How Machine Learning Is Optimizing Schedules and EX

High performance, Problem solving, quality control concept
Filed under - Industry Insights,

Andrea Matsuda at NICE explains how machine learning is optimising schedules and employee experience.

Providing a great customer experience is at the centre of every contact centre strategy, but what about providing that same great experience to one’s employees?

The “Great Resignation” has forced businesses to rethink how they recruit and retain valued crew members, and contact centres are no exception: More than 60% of contact centres surveyed in 2022 by NICE said they are actively trying to retain talent.
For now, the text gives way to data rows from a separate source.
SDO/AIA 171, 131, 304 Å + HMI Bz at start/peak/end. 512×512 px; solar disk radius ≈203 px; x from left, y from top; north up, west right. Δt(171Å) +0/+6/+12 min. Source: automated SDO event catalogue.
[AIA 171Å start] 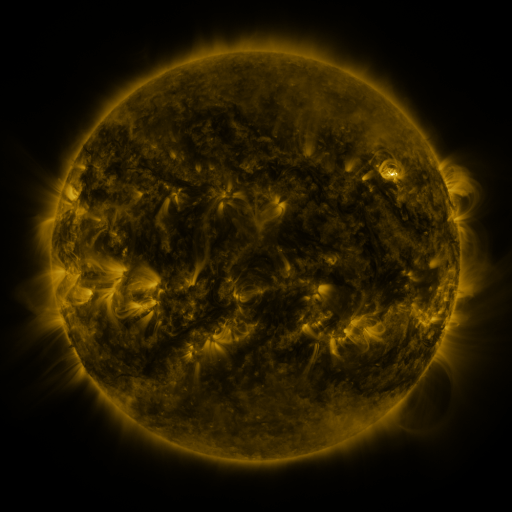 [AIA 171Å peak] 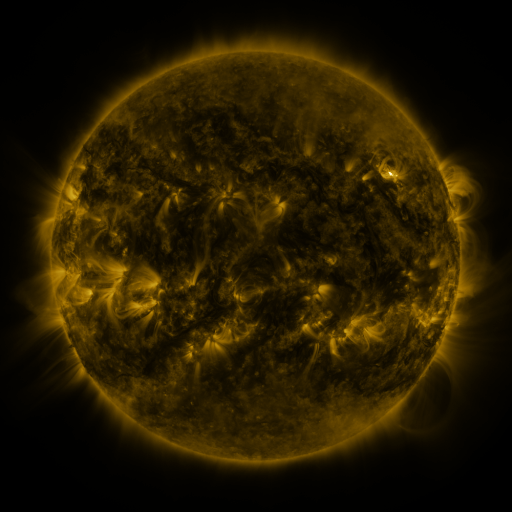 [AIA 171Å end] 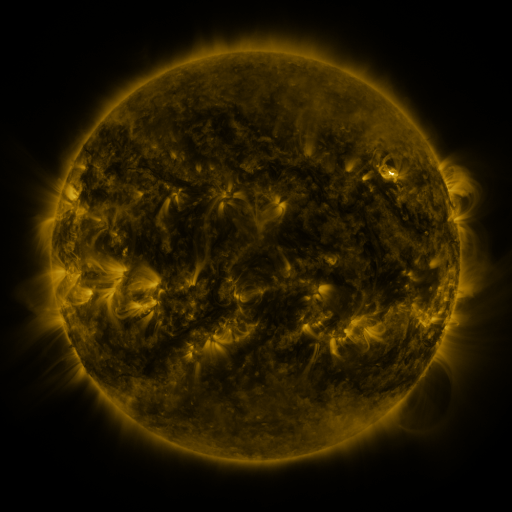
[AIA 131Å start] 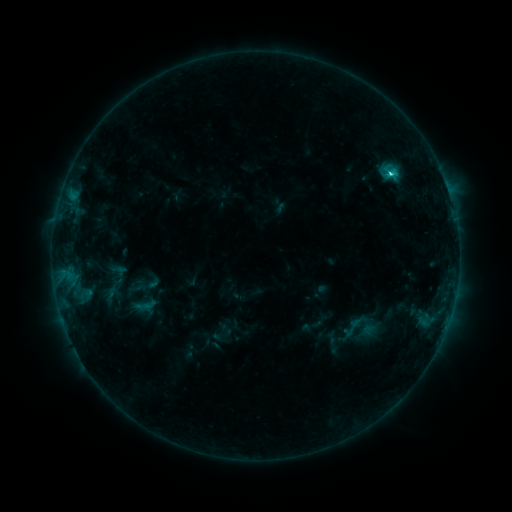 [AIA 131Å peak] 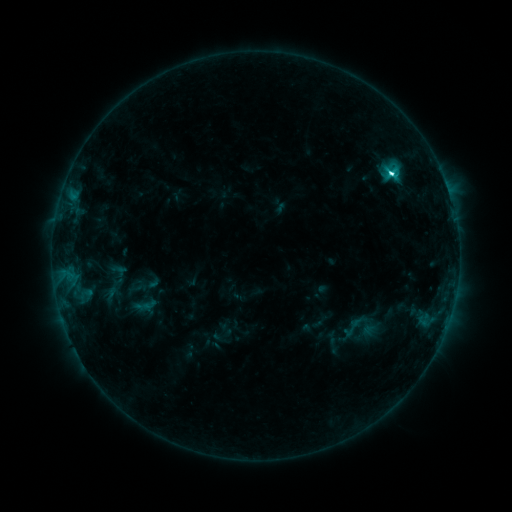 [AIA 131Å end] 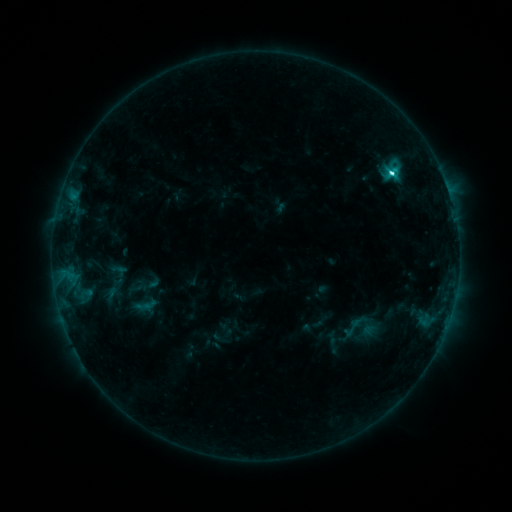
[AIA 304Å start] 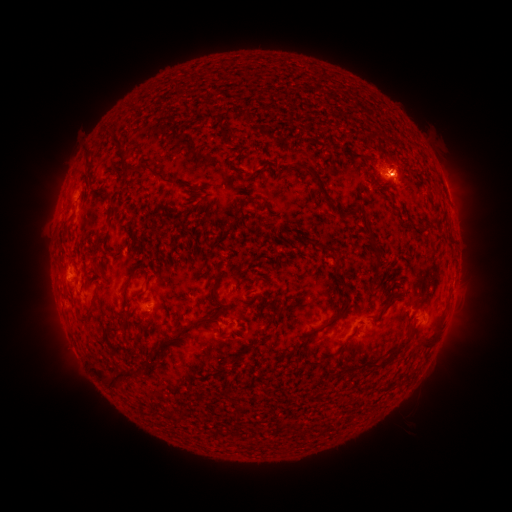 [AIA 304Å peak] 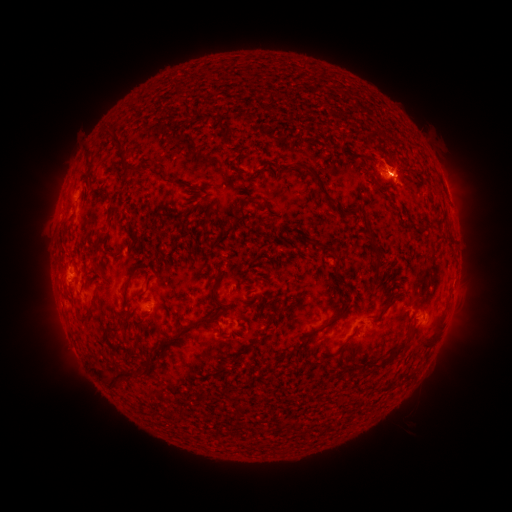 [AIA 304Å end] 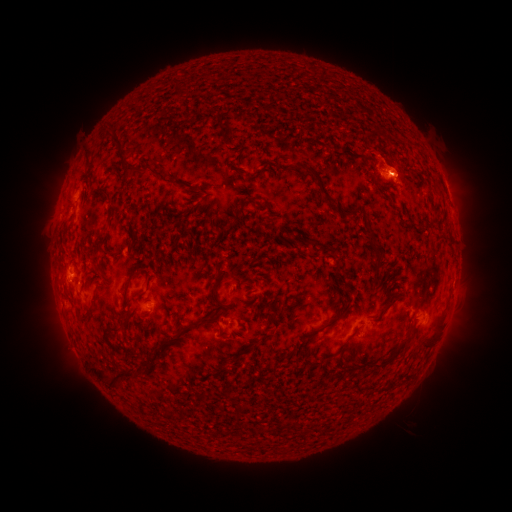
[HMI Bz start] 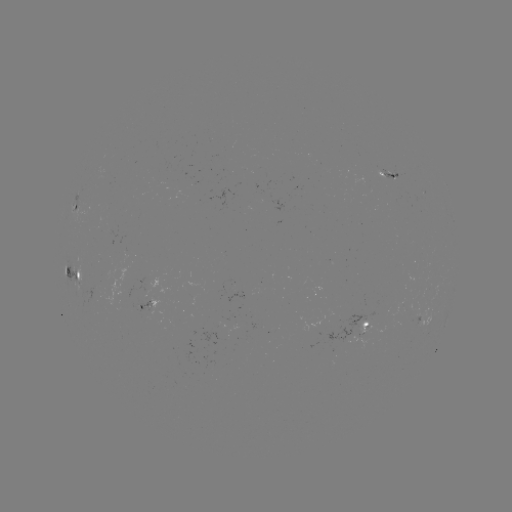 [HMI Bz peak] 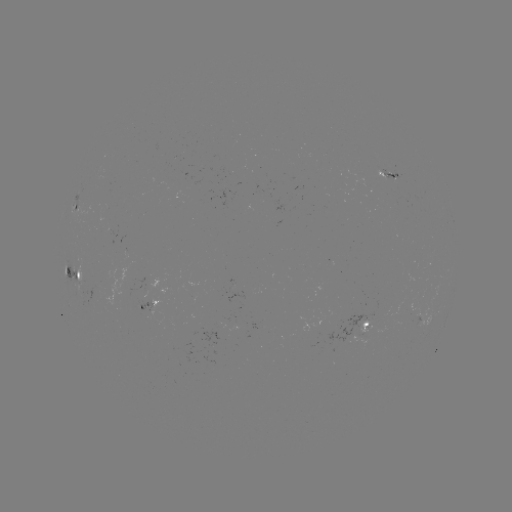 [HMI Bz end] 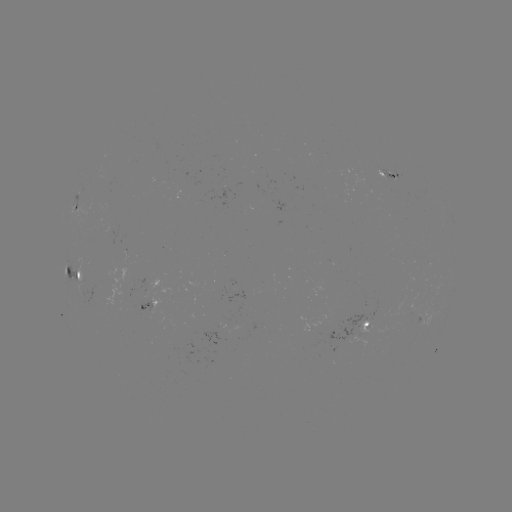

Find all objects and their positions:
C3.4 flare: (390, 172)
It’s no longer just about getting the most out of every agent. Consideration must also be given to making those agents’ lives easier―and their job satisfaction higher―without sacrificing service levels or profitability. Tactics formerly seen as perks—hybrid work schedules, for example—have now become table stakes.

Today’s employees demand more autonomy and control over their schedules, and contact centres are leaning on their workforce management (WFM) solutions to deliver on the new mandate.

Optimizing Schedules

Modern WFM solutions can help give agents the flexible schedules they desire without negatively impacting the customer experience.
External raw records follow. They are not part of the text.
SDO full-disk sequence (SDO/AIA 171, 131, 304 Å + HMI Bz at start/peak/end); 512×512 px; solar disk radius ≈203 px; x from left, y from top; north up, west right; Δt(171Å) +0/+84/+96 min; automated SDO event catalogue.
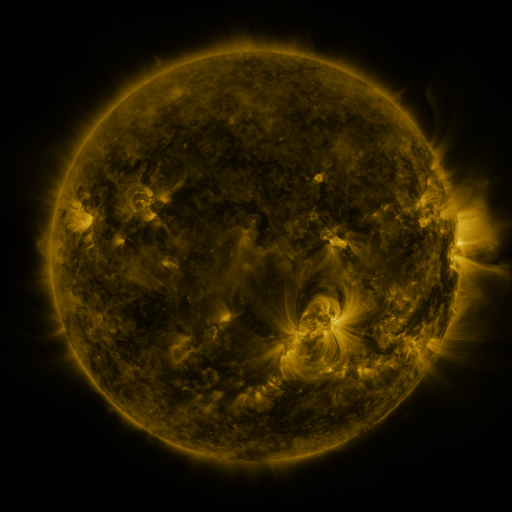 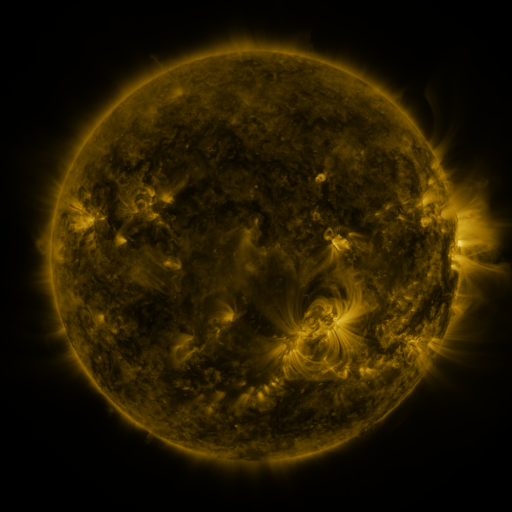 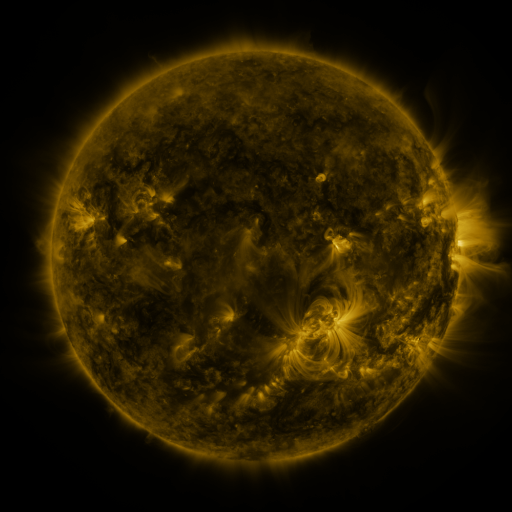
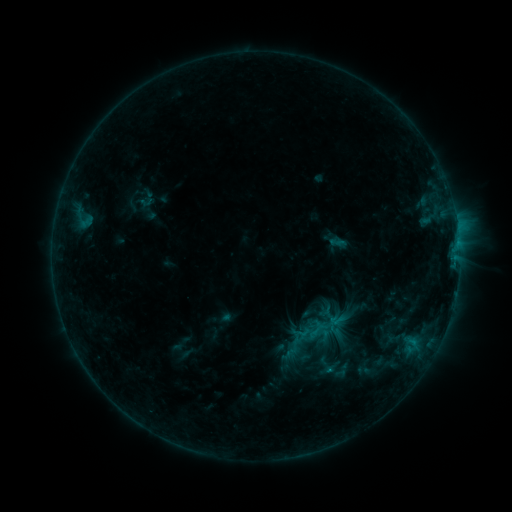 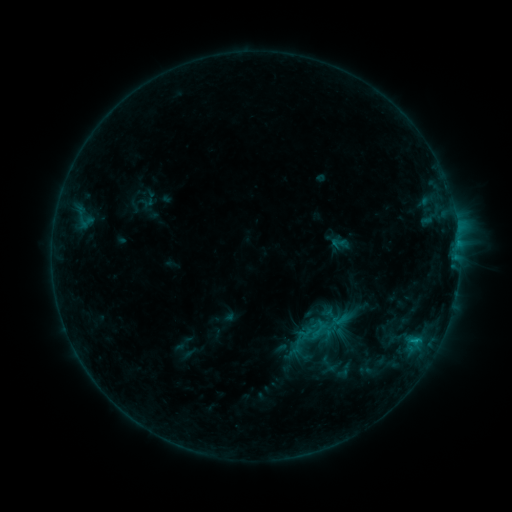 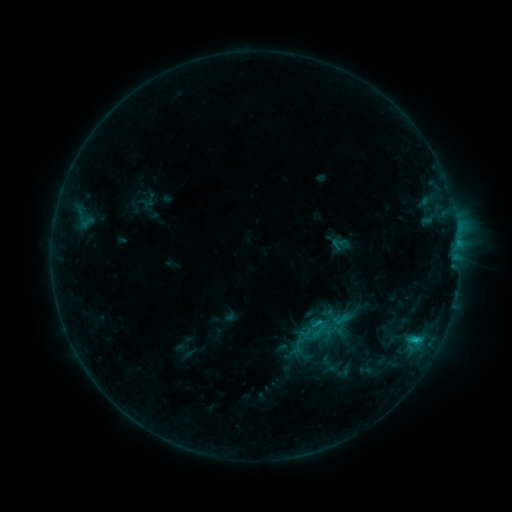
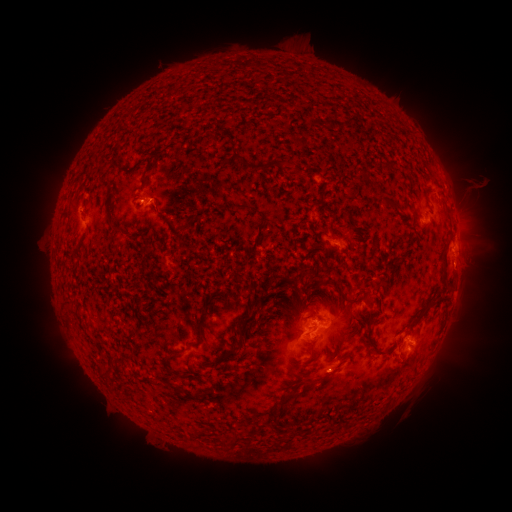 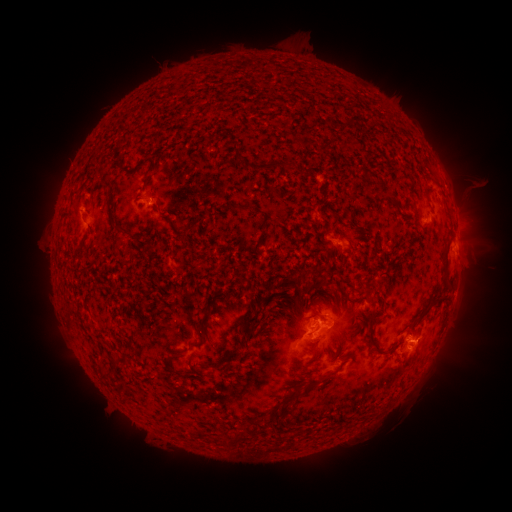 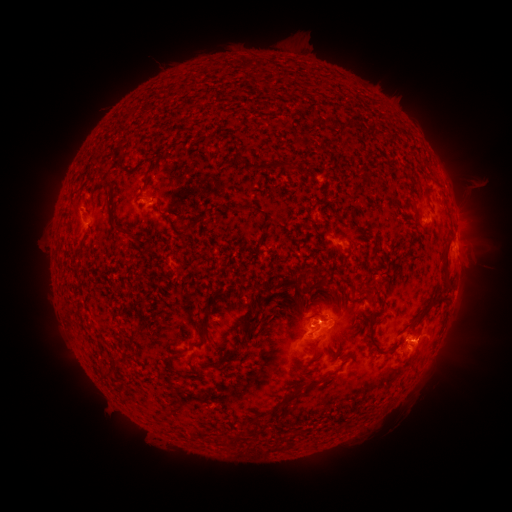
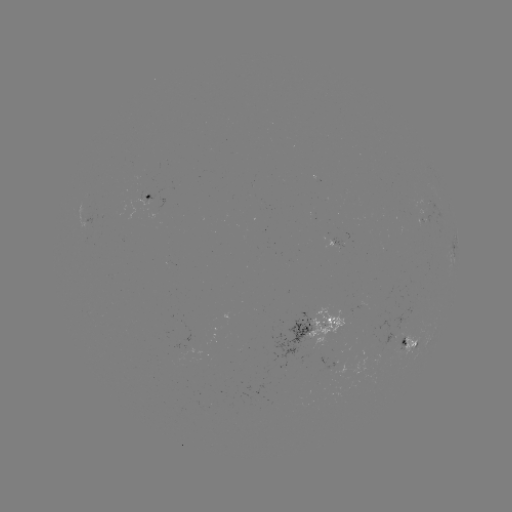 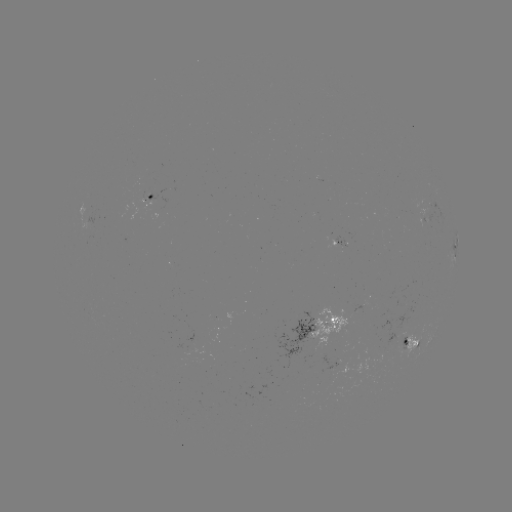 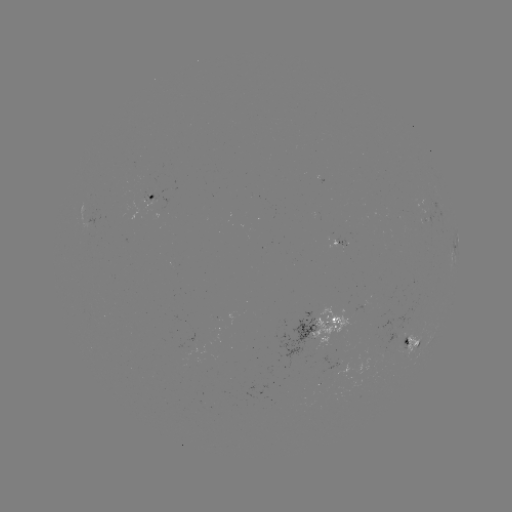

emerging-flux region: (326, 239, 342, 250)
Our WFM’s approach utilizes a closed-loop application that leverages the power of machine learning and artificial intelligence to predict staffing needs with a higher degree of accuracy than traditional WFM systems.

The solution starts with educated guesses then learns and fine-tunes information with each successive iteration.
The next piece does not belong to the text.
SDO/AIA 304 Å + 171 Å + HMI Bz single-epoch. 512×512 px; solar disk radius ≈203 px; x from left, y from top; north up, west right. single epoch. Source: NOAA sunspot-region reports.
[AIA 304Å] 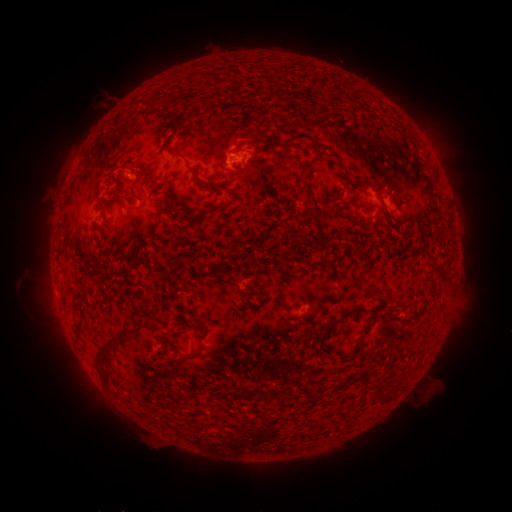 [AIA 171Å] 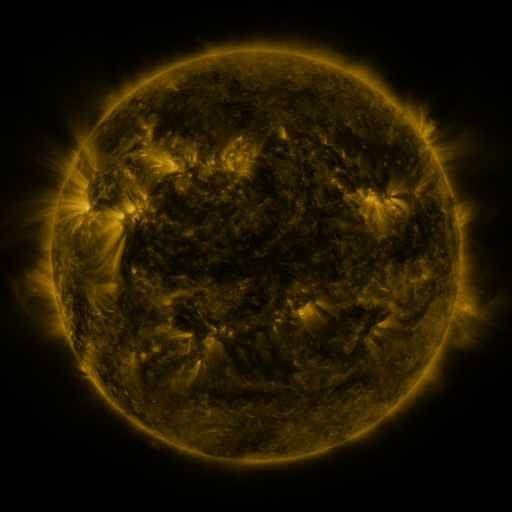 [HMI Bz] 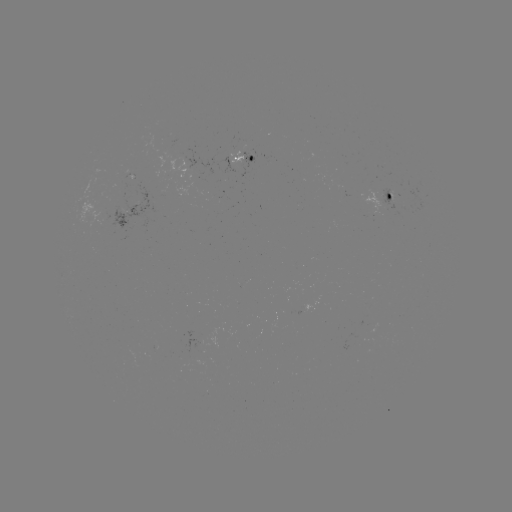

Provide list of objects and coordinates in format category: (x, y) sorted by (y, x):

Each user can set how many passes and how much time should be allowed for the system to run through the process—a capability that’s particularly important in contact centres that offer flexible scheduling, which typically requires more time and passes than in environments with fixed scheduling rules.

Meeting Service-Level Agreements

Machine learning can also help contact centres protect the customer experience. The WFM identifies when coverage is at risk of falling short of service-level agreements and adjust on the fly, modifying breaks, lunches, and even shift start times and length (provided they still comply with the work rules defined for each employee) in real time.

Once changes are made, the WFM performs another round of analysis to ensure that the changes have the desired effect. If new opportunities for improvement are discovered, additional adjustments are made, and the process continues.

Ensuring Scheduling Fairness

Keep in mind: Systems used to optimize scheduling must account for legality and fairness. If an agent doesn’t feel the process is fair―or does not understand it―engagement takes a hit, and retention is likely to increase as a result.

That’s why our WFM uses what’s called “fairness intelligence,” a model that employs machine learning to verify that all schedules fall in line with local labor laws, union requirements, and the rules the contact centre sets for its staffing models.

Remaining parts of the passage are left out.